Tuesday 23rd Jul, 2019

Infrastructure sector calls on Coalition to convert rhetoric into action

Left to Right: Australian PM Scott Morrison, Downer apprentice Luke Barlow, Downer chief executive Grant Fenn. Photo: Downer

Industry think tank Infrastructure Partnerships Australia has called on the Federal Coalition Government to ensure it keeps to the promises laid out in its 2019 Budget following its surprise election win last week.

The group’s chief executive Adrian Dwyer lauded both Prime Minister Scott Morrison and Opposition leader Bill Shorten for their respective efforts in the election before commenting that the government’s approach to infrastructure would “define the success” of its term.

The Coalition’s funding package includes national initiatives such as a $2.2 billion road safety package; $4 billion urban congestion fund; $2 billion fast rail plan that includes a high-speed link between Geelong and Melbourne, and several further fast rail business cases in eastern Australia; the Melbourne-to-Brisbane Inland Rail project; and the $5 billion Melbourne Airport Rail Link.

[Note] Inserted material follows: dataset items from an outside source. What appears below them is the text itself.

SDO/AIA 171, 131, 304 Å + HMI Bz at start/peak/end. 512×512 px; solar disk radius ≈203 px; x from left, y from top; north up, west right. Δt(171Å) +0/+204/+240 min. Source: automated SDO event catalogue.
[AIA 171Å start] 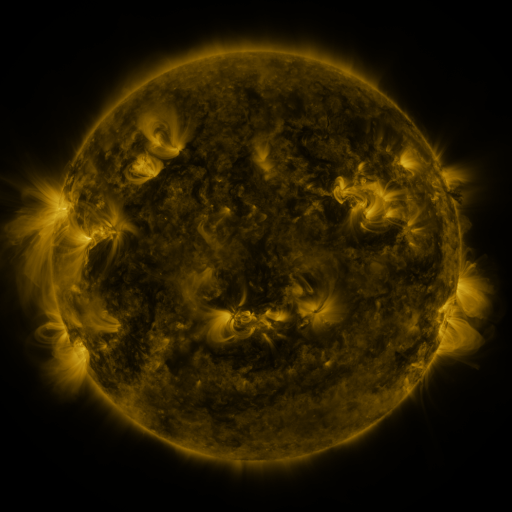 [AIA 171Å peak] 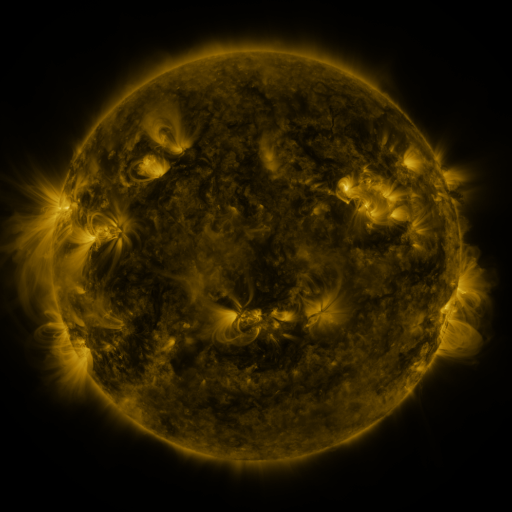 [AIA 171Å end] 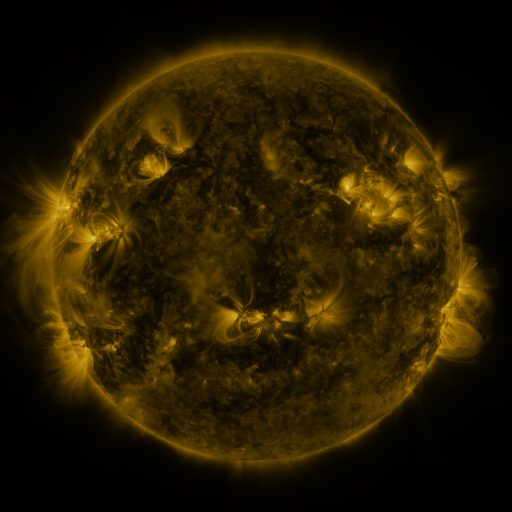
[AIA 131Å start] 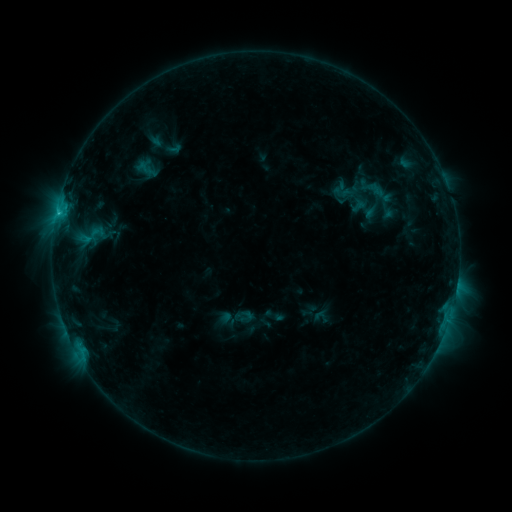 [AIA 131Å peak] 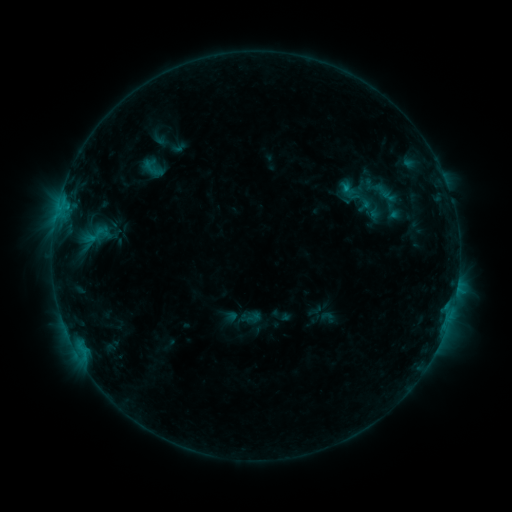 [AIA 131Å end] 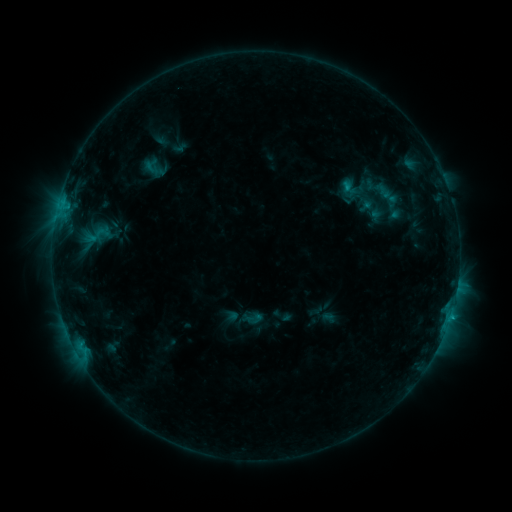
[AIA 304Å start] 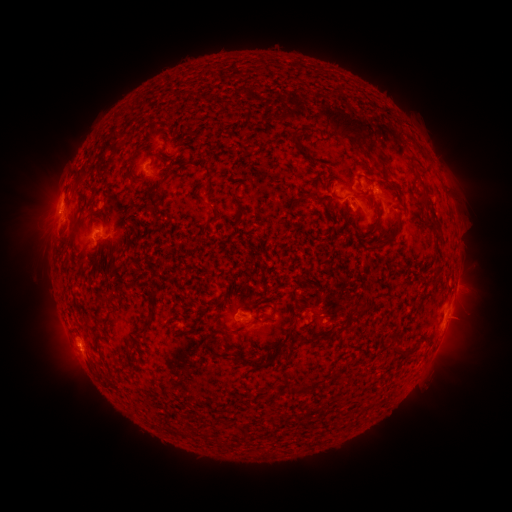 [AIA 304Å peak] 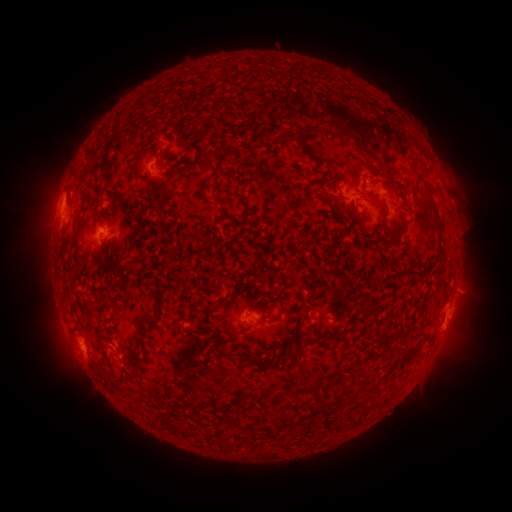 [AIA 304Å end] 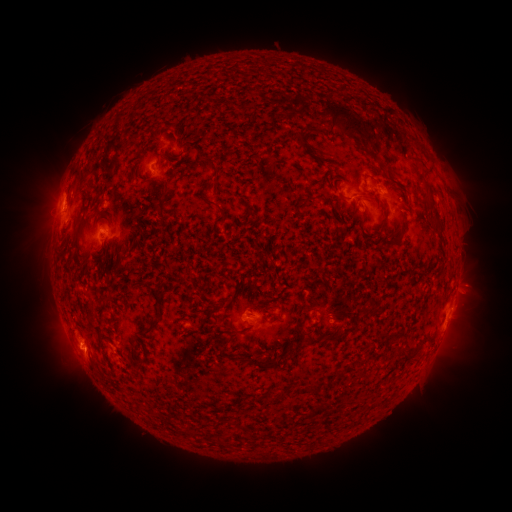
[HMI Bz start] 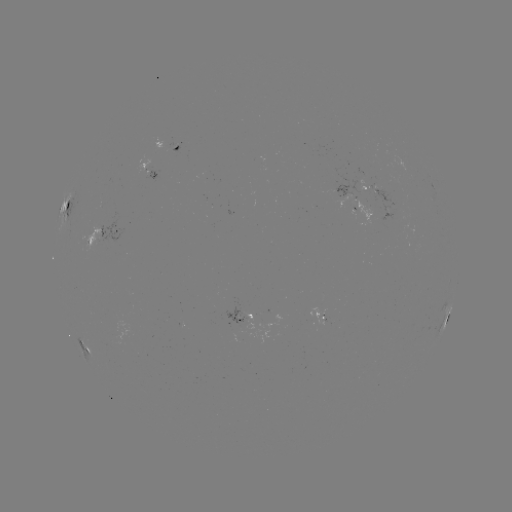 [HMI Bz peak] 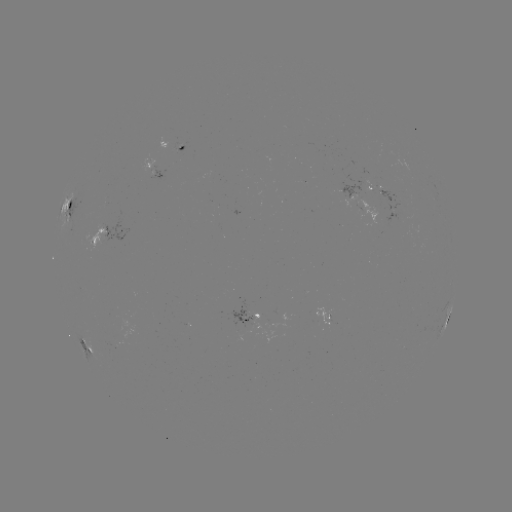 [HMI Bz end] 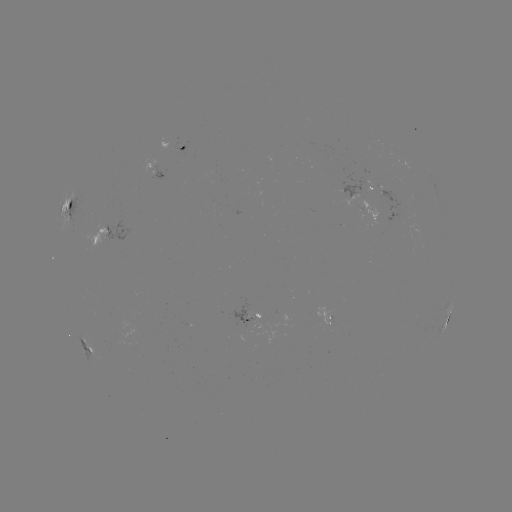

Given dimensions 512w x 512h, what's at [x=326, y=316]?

“The 2019 Budget showed that the Coalition Government takes infrastructure seriously, and now that rhetoric needs to convert into action,” Dwyer said.

“In this new term of parliament there are a number of major issues that will need to be front and centre on the Prime Minister’s infrastructure agenda.”

The Coalition Government has lifted total infrastructure funding to $29.5 billion above forward estimates, and has a long-term plan to raise transport infrastructure investment to $100 billion over the next 10 years.

While Dwyer praised these plans, he added that the Coalition would have to tackle reform challenges such as settling energy policy to end the investment strike, boosting productivity with “big ticket infrastructure reforms” and address road funding concerns.

“The Coalition has already taken the sensible step of reversing the recent decline in funding for critical projects, lifting total infrastructure funding to $29.5 billion over the forward estimates,” Dwyer added.

“Much more however will need to be done to ensure that Australia retains its hard-won reputation as a leader and global standard bearer for sound infrastructure policy.”